_Exercise prompt_:
Edit the entries from the line that contains "As observed in" through the last entry, changing every "farther" to "further" and leaving all else unchanged. Give back only those lines.

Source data
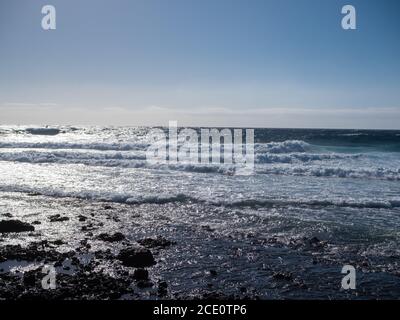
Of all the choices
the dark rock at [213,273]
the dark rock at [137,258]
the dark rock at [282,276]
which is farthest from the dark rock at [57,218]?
the dark rock at [282,276]

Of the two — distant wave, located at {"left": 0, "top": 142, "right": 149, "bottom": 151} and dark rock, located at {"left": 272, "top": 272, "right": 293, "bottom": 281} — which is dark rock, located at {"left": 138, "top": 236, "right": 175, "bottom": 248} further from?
distant wave, located at {"left": 0, "top": 142, "right": 149, "bottom": 151}

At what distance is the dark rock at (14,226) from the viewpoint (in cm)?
1114

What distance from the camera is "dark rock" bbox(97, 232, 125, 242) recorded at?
34.1 feet

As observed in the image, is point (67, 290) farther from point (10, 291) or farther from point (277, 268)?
point (277, 268)

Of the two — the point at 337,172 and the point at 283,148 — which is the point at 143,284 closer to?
the point at 337,172

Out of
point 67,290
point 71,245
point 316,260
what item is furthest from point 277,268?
point 71,245

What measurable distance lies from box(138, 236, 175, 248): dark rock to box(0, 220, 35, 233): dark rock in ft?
12.2

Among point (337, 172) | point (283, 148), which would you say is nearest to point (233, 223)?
point (337, 172)

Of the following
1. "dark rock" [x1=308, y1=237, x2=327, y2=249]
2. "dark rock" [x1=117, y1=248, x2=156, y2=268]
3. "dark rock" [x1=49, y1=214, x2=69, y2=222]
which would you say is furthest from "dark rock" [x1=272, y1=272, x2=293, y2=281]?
"dark rock" [x1=49, y1=214, x2=69, y2=222]

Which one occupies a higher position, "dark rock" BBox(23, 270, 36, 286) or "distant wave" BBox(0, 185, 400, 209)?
"distant wave" BBox(0, 185, 400, 209)

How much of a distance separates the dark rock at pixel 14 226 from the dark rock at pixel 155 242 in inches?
147

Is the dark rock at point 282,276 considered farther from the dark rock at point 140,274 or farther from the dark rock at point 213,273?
the dark rock at point 140,274

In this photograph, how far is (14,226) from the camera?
11312mm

_Solution to the problem_:
As observed in the image, is point (67, 290) further from point (10, 291) or further from point (277, 268)?
point (277, 268)

Of the two — the point at 337,172 and the point at 283,148 — which is the point at 143,284 closer to?
the point at 337,172

Out of
point 67,290
point 71,245
point 316,260
what item is furthest from point 277,268?
point 71,245

What measurable distance lies from box(138, 236, 175, 248): dark rock to box(0, 220, 35, 233): dark rock in ft?
12.2

Among point (337, 172) | point (283, 148), which would you say is nearest to point (233, 223)?
point (337, 172)

Of the following
1. "dark rock" [x1=308, y1=237, x2=327, y2=249]
2. "dark rock" [x1=117, y1=248, x2=156, y2=268]
3. "dark rock" [x1=49, y1=214, x2=69, y2=222]
which would you say is furthest from "dark rock" [x1=272, y1=272, x2=293, y2=281]?
"dark rock" [x1=49, y1=214, x2=69, y2=222]

Which one occupies a higher position, "dark rock" BBox(23, 270, 36, 286) or "distant wave" BBox(0, 185, 400, 209)?
"distant wave" BBox(0, 185, 400, 209)

How much of a distance separates the dark rock at pixel 14 226 from the dark rock at pixel 155 242 in inches?
147

Is the dark rock at point 282,276 considered further from the dark rock at point 140,274 or further from the dark rock at point 213,273?
the dark rock at point 140,274

In this photograph, how far is (14,226) from the camera?
11312mm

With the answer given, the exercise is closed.